**Exercise brief:** Decide whether each statement agrees with the passage on the Roberts Court below, answering yes or no and quoting the exact words of the passage that settle it. (a) The writer holds that the Roberts Court has been wrong more often than right. (b) The Dobbs decision is described as leaving the abortion issue to the states. (c) The passage states that hearts begin to beat at 45 days after conception.

**Exercise text:**
■ ■ ■ ■ ■ ■ ■

As Justice Jackson pointed out, maybe more rhetorically than actually, the Court isn’t final because it is infallible.  It is ‘infallible’ only because it is the final judicial decider.  Well, infallible or not, I’m happy to report that the Roberts Court has been right far more than it has been wrong.

I must say that except for what I consider to be a handful of glaringly erroneous decisions, including most prominently the decision upholding ObamaCare, there have been some amazing decisions.  In fact, as much as the decisions themselves, I think the Roberts Court reflects the triumph of the originalist and textualist method of legal reasoning championed by the late, great Justice Antonin Scalia.

It would be difficult to point to a weightier decision than the Dobbs decision that withdrew the federal courts and the Constitution from the abortion issue, appropriately relegating it to the states to be decided.  But what the Dobbs Court missed is that the Constitution does containa ‘right to life, liberty and property …”

And in the 21st century, it is scientifically irrefutable that the unborn are human beings from the moment of conception and that they possess the key indicia of life—a unique genetic code, the ability to direct their own growth, with hearts that begin to beat at 18 days after conception and with brain waves measurable at 45 days after conception.

■ ■ ■ ■ ■ ■ ■

Dataset entries
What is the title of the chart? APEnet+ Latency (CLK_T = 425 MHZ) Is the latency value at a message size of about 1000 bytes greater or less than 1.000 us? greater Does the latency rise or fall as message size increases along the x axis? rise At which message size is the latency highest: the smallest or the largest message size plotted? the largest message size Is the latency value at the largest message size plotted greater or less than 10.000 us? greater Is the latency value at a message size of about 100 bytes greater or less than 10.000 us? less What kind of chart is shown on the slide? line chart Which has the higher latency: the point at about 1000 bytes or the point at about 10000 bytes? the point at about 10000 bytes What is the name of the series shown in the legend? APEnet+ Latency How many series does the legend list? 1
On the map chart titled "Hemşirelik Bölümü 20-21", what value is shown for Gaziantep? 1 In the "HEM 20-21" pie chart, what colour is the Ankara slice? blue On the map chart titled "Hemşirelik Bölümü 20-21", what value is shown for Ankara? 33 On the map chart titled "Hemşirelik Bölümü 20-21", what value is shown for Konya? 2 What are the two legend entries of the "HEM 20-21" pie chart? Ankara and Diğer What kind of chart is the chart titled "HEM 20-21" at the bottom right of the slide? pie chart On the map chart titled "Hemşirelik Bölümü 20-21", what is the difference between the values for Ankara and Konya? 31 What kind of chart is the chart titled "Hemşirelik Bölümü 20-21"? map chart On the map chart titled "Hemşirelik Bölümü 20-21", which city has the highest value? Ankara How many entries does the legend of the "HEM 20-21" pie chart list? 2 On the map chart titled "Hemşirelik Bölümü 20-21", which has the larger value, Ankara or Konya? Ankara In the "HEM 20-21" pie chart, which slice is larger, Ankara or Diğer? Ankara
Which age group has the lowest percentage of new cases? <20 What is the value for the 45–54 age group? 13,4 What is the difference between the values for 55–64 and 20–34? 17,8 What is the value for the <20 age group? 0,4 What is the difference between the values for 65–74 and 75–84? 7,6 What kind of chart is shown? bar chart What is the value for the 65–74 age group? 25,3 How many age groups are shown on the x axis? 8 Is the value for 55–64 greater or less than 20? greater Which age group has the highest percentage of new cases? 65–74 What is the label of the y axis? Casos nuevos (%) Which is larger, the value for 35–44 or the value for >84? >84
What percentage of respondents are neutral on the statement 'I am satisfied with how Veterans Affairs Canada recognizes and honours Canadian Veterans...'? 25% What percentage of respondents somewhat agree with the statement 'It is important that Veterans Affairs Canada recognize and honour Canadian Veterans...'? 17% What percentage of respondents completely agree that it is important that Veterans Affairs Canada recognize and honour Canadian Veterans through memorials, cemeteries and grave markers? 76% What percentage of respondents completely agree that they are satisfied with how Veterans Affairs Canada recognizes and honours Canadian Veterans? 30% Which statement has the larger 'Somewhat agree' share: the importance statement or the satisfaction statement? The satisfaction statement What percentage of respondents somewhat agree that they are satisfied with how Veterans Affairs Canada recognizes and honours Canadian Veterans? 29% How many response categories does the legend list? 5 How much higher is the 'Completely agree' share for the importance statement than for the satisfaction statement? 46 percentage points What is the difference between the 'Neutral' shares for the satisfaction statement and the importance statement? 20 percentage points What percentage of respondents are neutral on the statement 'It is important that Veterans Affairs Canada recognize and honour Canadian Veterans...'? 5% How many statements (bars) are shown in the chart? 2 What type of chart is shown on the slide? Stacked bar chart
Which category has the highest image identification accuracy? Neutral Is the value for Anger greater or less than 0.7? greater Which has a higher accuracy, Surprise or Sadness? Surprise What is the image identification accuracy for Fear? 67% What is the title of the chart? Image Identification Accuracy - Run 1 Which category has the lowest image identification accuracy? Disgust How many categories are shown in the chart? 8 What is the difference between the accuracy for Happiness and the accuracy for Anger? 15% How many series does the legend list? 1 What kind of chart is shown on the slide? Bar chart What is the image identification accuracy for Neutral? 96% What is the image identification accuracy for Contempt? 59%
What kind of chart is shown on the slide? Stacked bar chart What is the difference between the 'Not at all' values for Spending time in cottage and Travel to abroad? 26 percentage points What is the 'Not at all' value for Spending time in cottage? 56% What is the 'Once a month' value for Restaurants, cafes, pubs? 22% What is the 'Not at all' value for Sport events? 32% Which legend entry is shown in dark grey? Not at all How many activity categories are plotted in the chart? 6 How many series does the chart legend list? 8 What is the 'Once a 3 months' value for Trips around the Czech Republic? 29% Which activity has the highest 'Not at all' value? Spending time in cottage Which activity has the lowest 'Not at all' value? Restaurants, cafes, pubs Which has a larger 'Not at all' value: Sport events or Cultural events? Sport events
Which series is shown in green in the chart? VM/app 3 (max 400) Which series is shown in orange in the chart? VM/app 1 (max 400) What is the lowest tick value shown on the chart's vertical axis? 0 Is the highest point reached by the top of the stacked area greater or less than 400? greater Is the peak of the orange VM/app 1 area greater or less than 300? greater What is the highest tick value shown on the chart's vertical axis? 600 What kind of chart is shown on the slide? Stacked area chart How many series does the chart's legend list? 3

■ ■ ■ ■ ■ ■ ■

**Task solution:**
(a) No: "the Roberts Court has been right far more than it has been wrong."
(b) Yes: "appropriately relegating it to the states to be decided."
(c) No: "hearts that begin to beat at 18 days after conception"